Baghdad, Iraq Saddam Hussein and his co-defendants declared in court Tuesday that they had begun a jailhouse hunger strike to protest their trial on charges of violating the human rights of Shiite Muslim villagers.
"For the past three days we've been on a hunger strike against you and your masters," Saddam told the judge as he walked into the courtroom. The former Iraqi leader was dressed in a crisp black suit and more subdued than he has been on other days during the tumultuous trial.
Court officials derided the hunger strike as a hoax meant to grab media attention.
"According to my information they had breakfast, while we did not," lead prosecutor Jaafar al-Moussawi told the Los Angeles Times. "They eat all the good food."
The prosecution struggled as it sought to tie Saddam and his entourage to violence inflicted on the villagers of Dujail following a 1982 attempt to assassinate Saddam while he visited the town. Three witnesses compelled to testify repeatedly contradicted written statements collected earlier by lead investigative judge Raad Juhi, the young lawyer who has become the public spokesman for the Iraqi High Tribunal.
After a session that barely lasted three hours, the judge adjourned the trial until Feb. 28 without giving any reason for the two-week recess.
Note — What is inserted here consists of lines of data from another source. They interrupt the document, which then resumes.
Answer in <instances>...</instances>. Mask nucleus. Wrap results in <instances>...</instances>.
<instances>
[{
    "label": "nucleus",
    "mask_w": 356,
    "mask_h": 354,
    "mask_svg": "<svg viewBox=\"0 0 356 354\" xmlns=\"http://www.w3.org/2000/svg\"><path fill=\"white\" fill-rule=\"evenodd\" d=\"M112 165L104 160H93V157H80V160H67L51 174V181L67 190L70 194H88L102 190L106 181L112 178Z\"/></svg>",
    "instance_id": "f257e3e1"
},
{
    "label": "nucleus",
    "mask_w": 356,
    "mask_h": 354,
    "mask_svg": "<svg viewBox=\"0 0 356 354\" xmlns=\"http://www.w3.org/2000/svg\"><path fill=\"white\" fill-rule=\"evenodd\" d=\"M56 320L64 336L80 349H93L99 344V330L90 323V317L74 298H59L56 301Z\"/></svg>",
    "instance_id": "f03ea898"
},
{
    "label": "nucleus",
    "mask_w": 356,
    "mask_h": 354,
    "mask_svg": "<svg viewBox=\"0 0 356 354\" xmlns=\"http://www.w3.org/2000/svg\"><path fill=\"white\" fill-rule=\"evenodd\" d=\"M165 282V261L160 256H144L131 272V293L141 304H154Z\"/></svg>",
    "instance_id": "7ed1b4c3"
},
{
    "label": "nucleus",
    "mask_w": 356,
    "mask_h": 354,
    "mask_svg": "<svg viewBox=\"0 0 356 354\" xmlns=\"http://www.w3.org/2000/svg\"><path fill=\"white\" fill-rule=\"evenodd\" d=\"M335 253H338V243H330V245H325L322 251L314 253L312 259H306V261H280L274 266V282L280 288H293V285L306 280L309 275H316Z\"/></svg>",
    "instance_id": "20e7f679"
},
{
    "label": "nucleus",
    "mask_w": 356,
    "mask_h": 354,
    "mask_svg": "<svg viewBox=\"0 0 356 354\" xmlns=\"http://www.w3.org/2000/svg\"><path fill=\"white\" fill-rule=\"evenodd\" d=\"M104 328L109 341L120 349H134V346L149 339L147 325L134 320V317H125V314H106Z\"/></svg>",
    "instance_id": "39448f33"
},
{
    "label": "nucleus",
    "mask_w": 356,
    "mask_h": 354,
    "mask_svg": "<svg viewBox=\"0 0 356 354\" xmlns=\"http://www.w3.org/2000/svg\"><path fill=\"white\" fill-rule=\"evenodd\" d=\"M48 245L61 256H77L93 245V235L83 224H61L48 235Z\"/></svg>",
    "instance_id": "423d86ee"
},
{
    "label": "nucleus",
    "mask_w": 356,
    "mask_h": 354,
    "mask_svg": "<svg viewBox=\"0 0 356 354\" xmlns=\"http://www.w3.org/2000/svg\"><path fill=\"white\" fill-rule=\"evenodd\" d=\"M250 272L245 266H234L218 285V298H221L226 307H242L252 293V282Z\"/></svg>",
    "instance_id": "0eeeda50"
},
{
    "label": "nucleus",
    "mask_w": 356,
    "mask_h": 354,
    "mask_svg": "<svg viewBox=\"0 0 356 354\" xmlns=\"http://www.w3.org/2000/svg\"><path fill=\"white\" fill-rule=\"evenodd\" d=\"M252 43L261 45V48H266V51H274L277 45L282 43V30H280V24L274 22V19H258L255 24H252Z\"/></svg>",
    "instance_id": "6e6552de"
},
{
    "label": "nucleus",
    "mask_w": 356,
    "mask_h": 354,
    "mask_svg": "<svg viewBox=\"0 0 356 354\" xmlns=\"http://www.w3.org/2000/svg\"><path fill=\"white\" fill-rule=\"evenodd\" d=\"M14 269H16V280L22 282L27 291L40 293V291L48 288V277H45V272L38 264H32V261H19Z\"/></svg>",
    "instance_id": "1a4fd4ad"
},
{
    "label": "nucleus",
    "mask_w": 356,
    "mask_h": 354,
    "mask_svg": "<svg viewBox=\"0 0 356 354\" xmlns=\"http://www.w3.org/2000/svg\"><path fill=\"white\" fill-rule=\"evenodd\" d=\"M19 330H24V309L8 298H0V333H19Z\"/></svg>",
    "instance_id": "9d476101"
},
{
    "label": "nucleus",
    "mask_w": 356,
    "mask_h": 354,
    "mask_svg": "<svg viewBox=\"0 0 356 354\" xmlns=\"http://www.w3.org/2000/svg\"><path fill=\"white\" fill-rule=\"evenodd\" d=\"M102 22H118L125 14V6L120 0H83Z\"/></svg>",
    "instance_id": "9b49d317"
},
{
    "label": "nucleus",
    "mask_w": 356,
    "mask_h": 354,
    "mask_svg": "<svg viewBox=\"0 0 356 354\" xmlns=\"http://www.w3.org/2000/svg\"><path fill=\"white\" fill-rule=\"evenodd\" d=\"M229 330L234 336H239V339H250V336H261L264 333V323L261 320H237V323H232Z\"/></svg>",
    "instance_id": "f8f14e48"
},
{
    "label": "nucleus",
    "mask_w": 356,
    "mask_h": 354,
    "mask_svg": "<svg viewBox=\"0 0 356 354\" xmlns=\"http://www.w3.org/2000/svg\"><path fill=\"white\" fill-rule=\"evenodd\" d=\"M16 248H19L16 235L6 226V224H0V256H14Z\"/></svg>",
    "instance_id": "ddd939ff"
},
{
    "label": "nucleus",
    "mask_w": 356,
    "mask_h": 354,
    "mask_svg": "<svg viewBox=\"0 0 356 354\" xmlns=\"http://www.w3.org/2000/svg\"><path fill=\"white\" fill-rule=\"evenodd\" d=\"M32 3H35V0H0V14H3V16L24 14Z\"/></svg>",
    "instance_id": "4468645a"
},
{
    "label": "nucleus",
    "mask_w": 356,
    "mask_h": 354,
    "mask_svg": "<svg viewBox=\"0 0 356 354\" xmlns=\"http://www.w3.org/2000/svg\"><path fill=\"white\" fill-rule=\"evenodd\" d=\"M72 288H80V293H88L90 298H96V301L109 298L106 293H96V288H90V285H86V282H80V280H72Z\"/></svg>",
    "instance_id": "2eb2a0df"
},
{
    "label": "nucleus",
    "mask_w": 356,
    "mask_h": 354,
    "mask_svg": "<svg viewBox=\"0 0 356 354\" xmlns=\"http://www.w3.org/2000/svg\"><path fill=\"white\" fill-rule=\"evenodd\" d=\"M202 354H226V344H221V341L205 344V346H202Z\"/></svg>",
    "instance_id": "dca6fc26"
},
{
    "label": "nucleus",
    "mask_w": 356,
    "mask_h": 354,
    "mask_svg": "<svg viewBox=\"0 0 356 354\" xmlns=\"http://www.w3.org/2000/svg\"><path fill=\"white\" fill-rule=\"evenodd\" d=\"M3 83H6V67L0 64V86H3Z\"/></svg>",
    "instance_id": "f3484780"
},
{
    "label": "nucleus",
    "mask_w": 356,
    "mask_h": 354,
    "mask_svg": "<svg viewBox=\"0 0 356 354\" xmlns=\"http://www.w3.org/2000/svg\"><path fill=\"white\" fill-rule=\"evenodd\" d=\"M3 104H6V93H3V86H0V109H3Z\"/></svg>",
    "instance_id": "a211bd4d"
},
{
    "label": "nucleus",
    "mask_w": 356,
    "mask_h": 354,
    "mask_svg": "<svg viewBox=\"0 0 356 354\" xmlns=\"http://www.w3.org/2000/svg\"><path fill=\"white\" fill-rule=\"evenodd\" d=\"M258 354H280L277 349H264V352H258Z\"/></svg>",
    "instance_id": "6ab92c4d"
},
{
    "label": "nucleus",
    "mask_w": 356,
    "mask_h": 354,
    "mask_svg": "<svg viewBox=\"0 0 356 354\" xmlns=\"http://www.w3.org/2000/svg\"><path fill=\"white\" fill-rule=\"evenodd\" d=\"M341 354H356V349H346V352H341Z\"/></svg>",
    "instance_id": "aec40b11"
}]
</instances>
Western officials close to the tribunal have voiced frustration at its slow pace and a feeling that the judges don't appreciate the financial and human resources expended on proceedings that simply drag on.
Three defendants - Saddam, his half-brother Barzan Ibrahim and former judicial chief Awad Hamed al-Bandar - said they were on a hunger strike.
Juhi, speaking to reporters after the court adjourned, declined to confirm or deny whether any defendants were refusing to eat, but pointed out that Ibrahim had brought bottled water into the courtroom.
The proceedings have been conducted with court-appointed defense attorneys since defense lawyers walked out of the courtroom several weeks ago. Defendants, some of them disheveled, were ordered to appear Monday in the courtroom.
The prosecution team alleges that Saddam and his underlings directed a years-long campaign of torture, imprisonment and execution against the men, women and children of Dujail. But the five former regime loyalists prosecutors have compelled to take the witness stand over the past two days have not corroborated prosecution claims or verified documents they had signed.